Exercise instructions —
Do these statements agree with the essay "The Truth Hurts" below? Answer yes or no for each, and quote the words from the essay that decide it.
(a) The family's move took them from New York City to Boston.
(b) The writer had recently seen a performance at Lincoln Center.
(c) The daughter was two years old when the move was planned.

Excerpted text —
● ● ● ●
The Truth Hurts

I used to laugh at those parents who took the whole preschool admissions rigmarole so seriously. Until I discovered early education mattered more than I knew—and for reasons I never expected.

When my husband accepted a job earlier this year that required us to pack up our 16-month-old daughter and relocate from New York City to Boston, I was surprised by my reaction. In public, I was a puddle of self-pity and despair, dreading the impending hassle of shuffling to a new state with a not-yet-two-year-old in tow and bereft over having to leave my network of friends and professional contacts, not to mention my dream apartment a few blocks from both Central Park and Lincoln Center. (True, I hadn’t seen a performance at the latter since my daughter was born, but one never knows when the urge to catch a matinee of Das Rheingold will strike.) Privately, however, I was relieved: The move meant my family would escape New York’s nursery school admissions melee, a competition so notoriously fierce, it makes dog fighting seem dignified.

While unquestionably fueled by status anxiety, the gladiatorial combat that parents are willing to engage in to get their child into a private preschool in Manhattan stems from a real problem: There are more children on the island than there are school slots. (The public schools are largely irrelevant because a) they don’t guarantee every child a spot, and b) they’re terrible.) And so, some of the most highly developed competitive skills in the nation are put to use in a battle that has as its prize the right to spend tens of thousands of dollars to send kids to school for three hours a day.
● ● ● ●
Dataset excerpt —
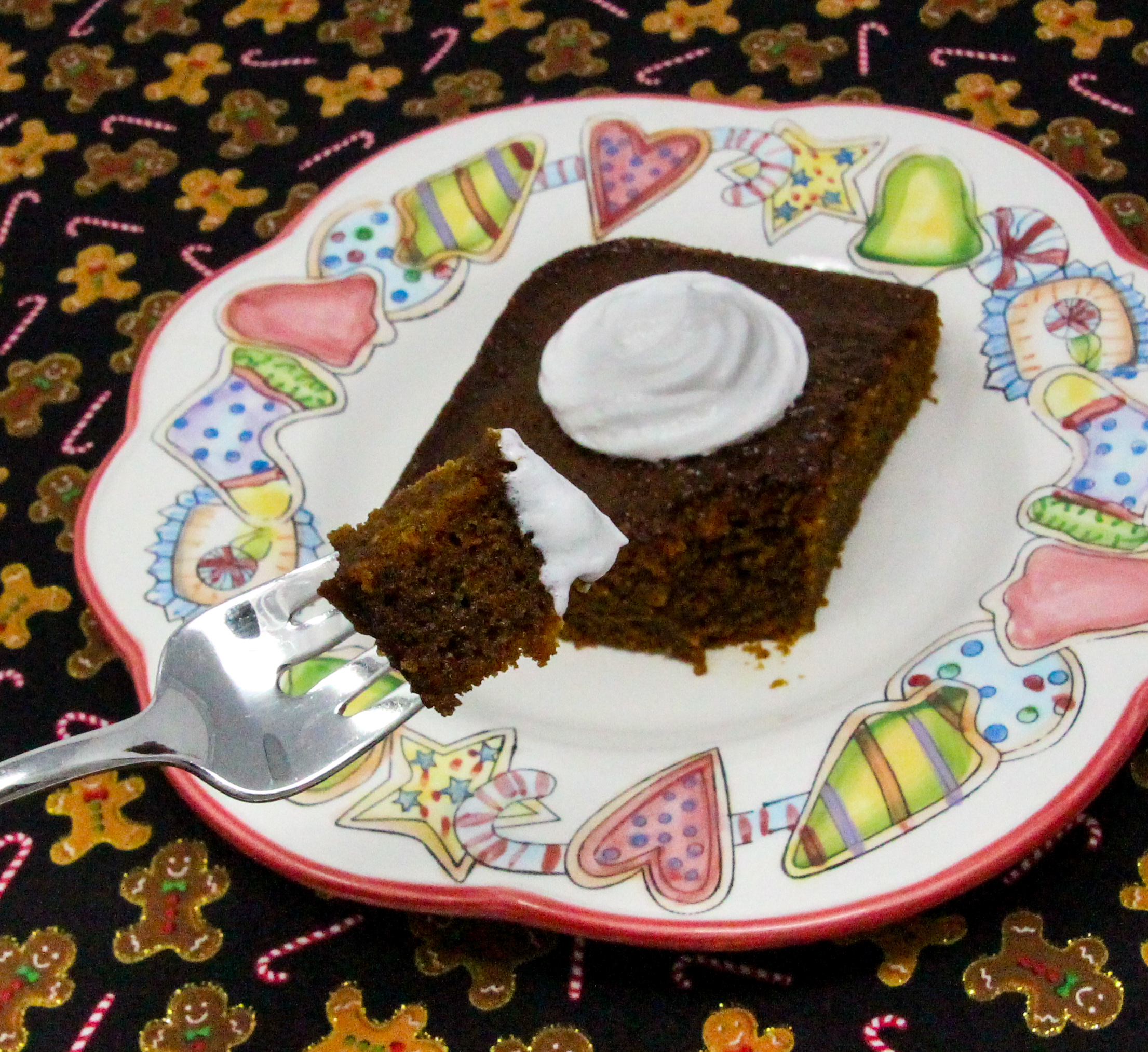 With a generous amount of spices and molasses, Mom’s Gingerbread is a dark, rich cake that captures the flavors of the holiday season perfectly. Recipe shared with permission granted by Lee Hollis, author of DEATH OF A GINGERBREAD MAN. 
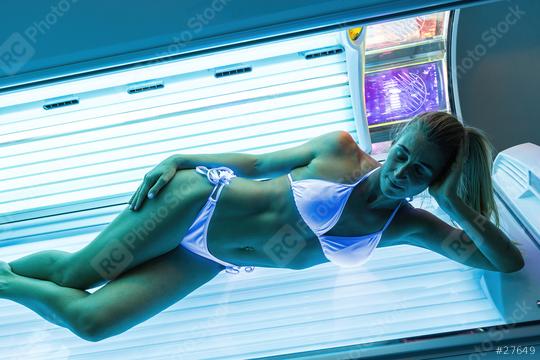 sexy woman in a bathing suit sunbathing in a solarium under the ultraviolet rays  : Stock Photo or Stock Video Download rcfotostock photos, images and assets rcfotostock | RC Photo Stock.:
● ● ● ●
Solution to this task —
(a) Yes: "relocate from New York City to Boston"
(b) No: "I hadn’t seen a performance at the latter since my daughter was born"
(c) No: "our 16-month-old daughter"